Gewisse Friktionen werden sichtbar, wenn die Ausschlussgründe des § 110b Abs. 6 StPO-E mit den Fallgruppen des Abs. 8 verglichen werden, die beschreiben, wann ein bereits laufender Einsatz beendet werden „soll“ (S. 1 Nr. 1-5) bzw. „grundsätzlich zu beenden … ist“ (S. 2): Denn dass hier unterschiedliche Kriterien zur Anwendung kommen sollen, lässt sich prima vista nicht einsehen, es sei denn, es wird ein relevanter Umstand erst im Laufe eines Einsatzes offenbar. Das ist etwa dann einsichtig, wenn sich die V-Person justament in diesem Rahmen strafbar macht (§ 110b Abs. 8 S. 1 Nr. 5 StPO-E). Soll der Fortführung des Einsatzes aber u.a. die Weitergabe „wissentlich falscher Informationen“ entgegenstehen (Nr. 1), so ist dies ein Grund, bei Bekanntwerden dahingehenden Vorverhaltens bereits von der Auswahl Abstand zu nehmen (siehe dagegen Abs. 6 von § 110b StPO-E: dort nicht erwähnt). Das gilt um so mehr, als die Zulässigkeitsprüfung (in Abs. 7 geregelt) diesen Umstand durchaus einzubeziehen hat (vgl. S. 2, letzter Fall). Hier ist aber im Falle einer Negativprognose von dem Einsatz der V-Person nicht etwa per se,[85] sondern erst dann abzusehen, wenn sich „im Rahmen einer Gesamtschau […] begründete Zweifel an der Zuverlässigkeit“ dieser Person ergeben (vgl. S. 4). Unklar bleibt, warum hier die sich eigentlich aufdrängende Rechtsfolge erst von einer „Gesamtwürdigung“ (mit unvorhersehbarem Resultat) abhängig sein soll, wo doch „positive Gegengründe“ – gerade aus Sicht einer effizienzorientierten Strafverfolgung – kaum vorstellbar sind. Mit Blick auf die gebotene Rechtsstaatlichkeit ist es im Übrigen nicht einsichtig, was den Unterschied ausmachen soll zwischen einer Straftatbegehung der V-Person „im Rahmen des Einsatzes“ (vgl. § 110b Abs. 8 S. 1 Nr. 5 StPO-E), einer Tatbeteiligung sogar „an der aufzuklärenden Tat“ (vgl. § 110b Abs. 8 S. 2 StPO-E) und einer strafrechtlichen Auffälligkeit bereits im Vorfeld, selbst bei „Verurteilungen … zu Freiheitsstrafen“ (vgl. § 110b Abs. 7 S. 5 Nr. 2 StPO-E: lediglich gesonderte Begründungspflicht)[86].

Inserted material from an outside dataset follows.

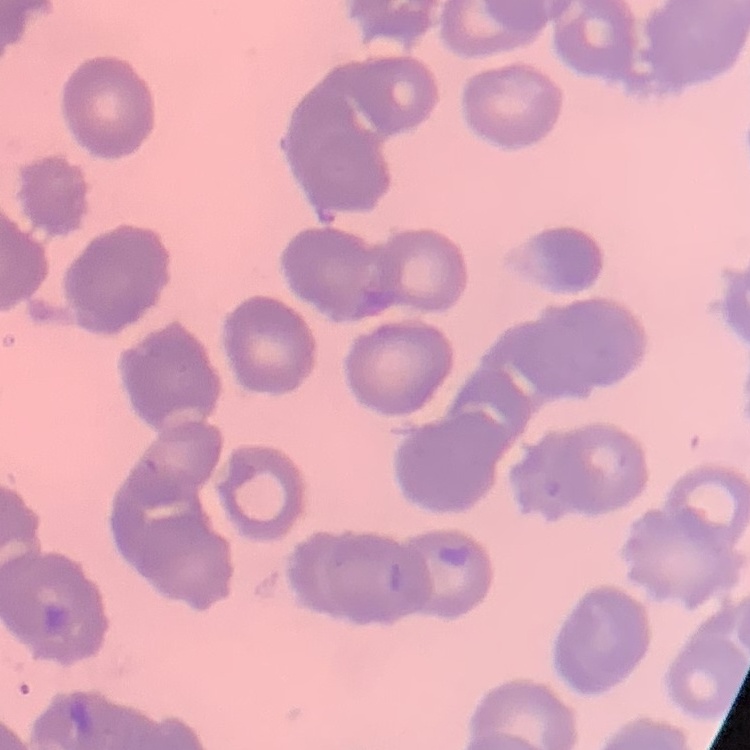

red blood cell morphology = rouleaux formation
image type = one tile cut from a larger photomicrograph
preparation = thin blood film
stain = Field's or Giemsa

Dass der Gesetzgeber auch die Fundamentalproblematik zwischen Geheimhaltung (Identitätsschutz der V-Person) und Öffentlichkeit der Hauptverhandlung (Wahrheitsfindung und Verteidigungsrecht des Beschuldigten) gesetzesförmlich festlegen will, ist ungeachtet des schon seit langem etablierten Richterrechts hingegen zu begrüßen. Zudem findet sich mit § 110b Abs. 3 S. 3 StPO für den Verdeckten Ermittler ohnehin bereits eine entsprechende Regelung, so dass es mehr als naheliegt, eine Parallelvorschrift auch für den Identitätsschutz von V-Personen zu schaffen. Der hierzu vorgeschlagene § 110b Abs. 10 S. 3 StPO-E bestätigt im Ausgangspunkt die Möglichkeit einer „Sperrerklärung“ durch die oberste Dienstbehörde (das Innenministerium) nach Maßgabe des § 96 StPO und stellt klar, dass andere – im Lichte des beweisrechtlichen Unmittelbarkeitsgrundsatzes mildere – „Maßnahmen zum Schutz des Zeugen in der Hauptverhandlung“ vorrangig bedacht werden müssen. Diese im Entwurf mit einigem Selbstlob bedachte „Klarstellung“[87] hat für die Strafjustiz allerdings nur einen bescheidenen Nutzen, weil sie evtl. Fehler der (schutz- und geheimhaltungsverpflichteten) Exekutive nur in einer Gegenvorstellung zur Sprache bringen kann, ansonsten aber deren Positionierung notgedrungen akzeptieren muss.[88] Noch mehr an Klarheit könnte der Gesetzgeber jedenfalls da­durch schaffen, dass er die bislang allein durch richterrechtliche Schöpfung eröffnete[89] Option der akustischen und optischen Verfremdung explizit legalisiert.[90] Ob schon die (reale, auf Basis konkreter Tatsachen erweisliche!) Gefährdung einer „weiteren Verwendung der V-Person“ eine Sperrerklärung zu rechtfertigen vermag, lässt sich bekanntlich ko­n-trovers diskutieren; zu weit geht es jedoch, wenn der aktuelle Gesetzentwurf jetzt – übrigens allein für V-Personen und nicht für Verdeckte Ermittler (vgl. § 110a Abs. 7 S. 3 StPO-E) – die Rechtfertigung auf den Schutz „bedeutender Vermögensgüter“ ausweiten will: Das wird weder der zentralen Verpflichtung zur Wahrheitsermittlung und schon gar nicht dem menschenrechtlichen Gewicht des Konfrontationsrechts aus Art. 6 Abs. 3 lit. d) EMRK gerecht.[91] Denn wie der BGH erst unlängst geurteilt hat, ist das Hindern der konfrontativen Vernehmung des Belastungszeugen letztendlich der Justiz zuzurechnen und damit ein gewichtiger Grund, der die Verfahrensfairness in Frage stellt (mit der Folge des Gebots einer zurückhaltenden Beweiswürdigung der belastenden Aussagen der V-Person)[92].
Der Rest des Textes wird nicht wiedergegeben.